The blow descended, and a shout arose, which mingling with the cannon and the drums, almost deafened the hearers; while each man of that great host applied himself to the task and tore down portions of the wall. Gradually, but rapidly, the long extent within sight disappeared, and in six days the whole for nearly twenty miles had been so destroyed as to make it useless for any purpose of defence. This completed, the army began to retrace its steps toward the capital, soon to enter upon new and fiercer scenes.


CHAPTER XXXIV.

We must not linger by the way, but at once proceed to the city, where the army has arrived a few days. And now there is bustle, activity and life, where of late all was dull and spiritless. Its arrival has brought gladness to many, but none to her whom we now introduce to the reader.

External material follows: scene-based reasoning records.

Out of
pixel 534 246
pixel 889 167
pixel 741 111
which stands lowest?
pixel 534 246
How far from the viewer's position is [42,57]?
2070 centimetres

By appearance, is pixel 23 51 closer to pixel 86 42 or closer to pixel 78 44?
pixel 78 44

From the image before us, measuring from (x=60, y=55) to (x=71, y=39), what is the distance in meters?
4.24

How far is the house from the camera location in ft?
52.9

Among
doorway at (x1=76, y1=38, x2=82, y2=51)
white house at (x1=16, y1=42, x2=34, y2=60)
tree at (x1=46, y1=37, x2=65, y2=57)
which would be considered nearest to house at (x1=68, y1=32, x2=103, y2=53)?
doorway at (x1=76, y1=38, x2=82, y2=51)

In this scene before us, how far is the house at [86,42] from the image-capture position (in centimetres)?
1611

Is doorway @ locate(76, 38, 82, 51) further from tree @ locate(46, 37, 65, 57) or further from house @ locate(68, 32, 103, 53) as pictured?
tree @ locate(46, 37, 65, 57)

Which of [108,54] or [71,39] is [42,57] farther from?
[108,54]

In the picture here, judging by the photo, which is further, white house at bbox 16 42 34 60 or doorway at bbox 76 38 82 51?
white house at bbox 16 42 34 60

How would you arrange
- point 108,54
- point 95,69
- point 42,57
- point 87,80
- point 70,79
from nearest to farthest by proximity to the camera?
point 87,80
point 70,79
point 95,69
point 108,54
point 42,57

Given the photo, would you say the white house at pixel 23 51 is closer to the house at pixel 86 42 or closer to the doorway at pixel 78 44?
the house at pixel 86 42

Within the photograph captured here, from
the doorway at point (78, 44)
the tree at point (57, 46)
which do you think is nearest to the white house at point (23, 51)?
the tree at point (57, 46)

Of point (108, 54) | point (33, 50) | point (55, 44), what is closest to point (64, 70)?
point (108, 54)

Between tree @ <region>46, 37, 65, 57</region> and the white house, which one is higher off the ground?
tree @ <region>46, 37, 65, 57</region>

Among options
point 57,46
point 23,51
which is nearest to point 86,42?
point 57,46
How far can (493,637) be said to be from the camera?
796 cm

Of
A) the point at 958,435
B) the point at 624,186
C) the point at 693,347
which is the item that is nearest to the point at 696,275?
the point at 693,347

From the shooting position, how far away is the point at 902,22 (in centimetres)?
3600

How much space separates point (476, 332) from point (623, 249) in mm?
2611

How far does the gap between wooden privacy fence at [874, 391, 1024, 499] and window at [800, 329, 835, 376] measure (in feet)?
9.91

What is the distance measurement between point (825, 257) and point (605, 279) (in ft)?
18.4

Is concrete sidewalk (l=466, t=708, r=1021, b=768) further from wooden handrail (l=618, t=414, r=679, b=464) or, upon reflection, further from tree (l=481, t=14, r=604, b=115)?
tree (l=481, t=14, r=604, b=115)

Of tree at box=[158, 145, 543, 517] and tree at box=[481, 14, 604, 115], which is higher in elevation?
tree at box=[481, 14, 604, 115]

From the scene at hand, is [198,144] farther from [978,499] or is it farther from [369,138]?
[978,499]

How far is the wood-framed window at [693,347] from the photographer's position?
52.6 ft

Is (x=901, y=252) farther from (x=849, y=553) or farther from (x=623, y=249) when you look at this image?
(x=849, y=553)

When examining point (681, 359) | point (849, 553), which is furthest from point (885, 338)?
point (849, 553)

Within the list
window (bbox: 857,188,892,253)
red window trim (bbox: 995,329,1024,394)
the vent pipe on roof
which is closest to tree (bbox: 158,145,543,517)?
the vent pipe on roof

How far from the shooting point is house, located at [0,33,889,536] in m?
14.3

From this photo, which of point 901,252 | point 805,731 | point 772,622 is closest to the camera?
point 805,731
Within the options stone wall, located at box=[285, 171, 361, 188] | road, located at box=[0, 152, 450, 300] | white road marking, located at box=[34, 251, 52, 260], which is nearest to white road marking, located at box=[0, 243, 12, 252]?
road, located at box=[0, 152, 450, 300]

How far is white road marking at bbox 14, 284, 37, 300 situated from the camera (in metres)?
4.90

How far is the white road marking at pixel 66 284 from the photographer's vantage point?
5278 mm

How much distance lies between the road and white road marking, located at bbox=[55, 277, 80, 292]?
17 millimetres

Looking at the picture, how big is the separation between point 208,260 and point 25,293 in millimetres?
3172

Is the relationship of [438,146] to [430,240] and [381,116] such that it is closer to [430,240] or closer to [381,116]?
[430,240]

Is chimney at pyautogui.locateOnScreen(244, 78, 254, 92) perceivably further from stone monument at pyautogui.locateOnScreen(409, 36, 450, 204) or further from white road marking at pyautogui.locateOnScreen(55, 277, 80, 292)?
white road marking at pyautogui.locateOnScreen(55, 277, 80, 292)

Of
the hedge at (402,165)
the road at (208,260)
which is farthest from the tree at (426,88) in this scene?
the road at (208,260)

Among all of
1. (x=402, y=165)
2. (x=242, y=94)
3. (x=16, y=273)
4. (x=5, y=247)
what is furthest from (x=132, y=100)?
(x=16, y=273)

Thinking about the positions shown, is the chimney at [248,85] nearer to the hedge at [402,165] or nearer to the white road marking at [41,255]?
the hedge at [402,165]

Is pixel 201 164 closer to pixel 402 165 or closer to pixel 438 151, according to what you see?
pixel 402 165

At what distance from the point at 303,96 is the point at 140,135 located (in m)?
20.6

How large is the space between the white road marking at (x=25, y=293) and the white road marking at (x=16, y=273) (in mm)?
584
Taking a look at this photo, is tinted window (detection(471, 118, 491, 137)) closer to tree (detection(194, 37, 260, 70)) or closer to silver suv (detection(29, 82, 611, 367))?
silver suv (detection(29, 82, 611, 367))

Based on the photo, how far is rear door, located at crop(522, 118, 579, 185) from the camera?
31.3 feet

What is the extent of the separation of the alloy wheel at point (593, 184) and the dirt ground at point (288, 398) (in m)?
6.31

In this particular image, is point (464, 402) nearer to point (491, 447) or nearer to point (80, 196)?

‘And thou hast seen him, Sozun?’ said Kummoo, the Khan’s wife who has been before mentioned, to her servant, who had always enjoyed her confidence—a woman with a cunning visage and deep-set twinkling eyes; ‘thou hast seen him—and how looked he? They say he was terribly wounded, and even now is pale and emaciated.’

‘They say truly, Khanum,’ said the woman; ‘your slave watched for him at the door of his house, and pretending to be a beggar asked alms of him in the name of the Beebee Muriam and Moula Ali of Hyderabad; and when he asked me if I were of Hyderabad, I said yes,—may Alla pardon the lie—and he flung me a few pice; lo, here they are. Yes, lady, he is pale, very pale: he looks not as if he could live.’

‘Ya Alla spare him!’ cried the lady: ‘when I last saw him he was a gallant youth; he was then going with the Khan to the Durbar; and as I beheld him urging his noble courser to curvet and bound before this window, my liver turned to water, and, as I live, his image hath been in my heart ever since.’

‘Toba! Toba! for shame! Beebee,’ said the woman in a mock accent of reproof. ‘How can you say so—and you a married woman?’